• What you are asked to do:
Within the material below, filter for lines that hold the word "Engineering".

• Exercise inputs:
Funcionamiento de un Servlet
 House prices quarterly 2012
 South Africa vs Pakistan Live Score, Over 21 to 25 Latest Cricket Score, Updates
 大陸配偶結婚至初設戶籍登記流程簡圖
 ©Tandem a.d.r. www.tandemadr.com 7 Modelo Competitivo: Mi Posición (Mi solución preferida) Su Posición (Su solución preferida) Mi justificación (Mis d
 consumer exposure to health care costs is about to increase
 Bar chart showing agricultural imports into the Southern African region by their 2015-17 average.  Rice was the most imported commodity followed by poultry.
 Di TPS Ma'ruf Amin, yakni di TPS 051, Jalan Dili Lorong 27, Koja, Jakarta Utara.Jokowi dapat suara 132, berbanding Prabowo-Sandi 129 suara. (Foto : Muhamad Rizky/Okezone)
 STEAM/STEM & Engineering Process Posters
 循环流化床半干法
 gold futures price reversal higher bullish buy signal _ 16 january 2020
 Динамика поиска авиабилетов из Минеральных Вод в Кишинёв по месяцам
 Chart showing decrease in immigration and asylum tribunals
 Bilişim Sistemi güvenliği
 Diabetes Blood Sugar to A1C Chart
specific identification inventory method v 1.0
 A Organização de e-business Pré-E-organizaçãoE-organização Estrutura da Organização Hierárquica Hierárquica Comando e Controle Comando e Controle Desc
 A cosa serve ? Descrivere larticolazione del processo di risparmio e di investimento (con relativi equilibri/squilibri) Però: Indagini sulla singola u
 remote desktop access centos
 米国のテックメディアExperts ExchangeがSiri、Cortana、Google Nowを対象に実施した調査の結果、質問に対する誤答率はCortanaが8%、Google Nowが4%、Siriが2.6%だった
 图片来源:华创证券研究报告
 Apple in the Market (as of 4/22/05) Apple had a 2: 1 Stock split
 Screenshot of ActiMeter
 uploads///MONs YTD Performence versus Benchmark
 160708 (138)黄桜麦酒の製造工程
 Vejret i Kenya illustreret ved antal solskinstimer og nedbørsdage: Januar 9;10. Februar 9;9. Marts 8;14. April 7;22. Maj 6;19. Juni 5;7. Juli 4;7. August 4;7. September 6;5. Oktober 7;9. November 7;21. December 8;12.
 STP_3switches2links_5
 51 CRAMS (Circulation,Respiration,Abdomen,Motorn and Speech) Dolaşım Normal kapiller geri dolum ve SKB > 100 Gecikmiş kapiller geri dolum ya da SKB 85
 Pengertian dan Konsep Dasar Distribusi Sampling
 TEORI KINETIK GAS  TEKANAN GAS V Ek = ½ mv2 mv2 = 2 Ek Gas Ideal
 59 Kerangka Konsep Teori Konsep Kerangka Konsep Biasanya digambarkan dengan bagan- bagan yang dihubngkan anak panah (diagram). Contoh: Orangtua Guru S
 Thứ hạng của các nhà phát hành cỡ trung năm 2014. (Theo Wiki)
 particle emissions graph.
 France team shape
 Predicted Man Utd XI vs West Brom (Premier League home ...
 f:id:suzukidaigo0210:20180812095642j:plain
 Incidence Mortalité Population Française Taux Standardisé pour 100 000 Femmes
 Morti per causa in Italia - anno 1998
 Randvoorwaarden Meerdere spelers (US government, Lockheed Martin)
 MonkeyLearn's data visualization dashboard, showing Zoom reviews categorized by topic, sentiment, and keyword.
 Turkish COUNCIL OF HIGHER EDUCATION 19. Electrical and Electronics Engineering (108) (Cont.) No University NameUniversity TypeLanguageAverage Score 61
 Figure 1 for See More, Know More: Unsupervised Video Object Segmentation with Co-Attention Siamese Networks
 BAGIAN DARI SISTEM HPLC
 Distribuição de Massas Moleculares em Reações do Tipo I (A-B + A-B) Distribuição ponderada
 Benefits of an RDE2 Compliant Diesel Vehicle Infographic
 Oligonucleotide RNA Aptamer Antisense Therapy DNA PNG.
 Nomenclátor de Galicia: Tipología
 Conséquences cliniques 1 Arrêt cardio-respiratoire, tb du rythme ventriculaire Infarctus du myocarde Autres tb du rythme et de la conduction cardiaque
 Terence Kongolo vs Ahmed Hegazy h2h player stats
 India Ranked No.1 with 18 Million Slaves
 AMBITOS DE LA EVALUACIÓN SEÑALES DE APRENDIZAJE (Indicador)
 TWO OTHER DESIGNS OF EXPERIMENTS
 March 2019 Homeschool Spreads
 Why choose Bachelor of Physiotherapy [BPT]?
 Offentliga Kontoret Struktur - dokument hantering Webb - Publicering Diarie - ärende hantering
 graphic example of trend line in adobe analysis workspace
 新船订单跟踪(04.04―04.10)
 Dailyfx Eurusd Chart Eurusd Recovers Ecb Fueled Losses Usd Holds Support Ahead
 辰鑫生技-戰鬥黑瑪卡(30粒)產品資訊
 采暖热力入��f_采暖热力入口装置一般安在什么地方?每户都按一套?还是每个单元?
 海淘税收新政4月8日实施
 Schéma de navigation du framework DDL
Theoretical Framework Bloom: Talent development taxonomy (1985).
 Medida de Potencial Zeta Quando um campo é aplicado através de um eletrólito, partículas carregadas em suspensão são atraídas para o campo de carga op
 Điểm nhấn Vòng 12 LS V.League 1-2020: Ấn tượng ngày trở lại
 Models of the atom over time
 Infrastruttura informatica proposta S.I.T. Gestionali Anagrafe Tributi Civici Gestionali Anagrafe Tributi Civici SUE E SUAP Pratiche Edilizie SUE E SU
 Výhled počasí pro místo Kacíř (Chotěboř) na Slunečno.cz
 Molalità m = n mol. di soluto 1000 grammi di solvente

• Answer for this exercise:
 STEAM/STEM & Engineering Process Posters
 Turkish COUNCIL OF HIGHER EDUCATION 19. Electrical and Electronics Engineering (108) (Cont.) No University NameUniversity TypeLanguageAverage Score 61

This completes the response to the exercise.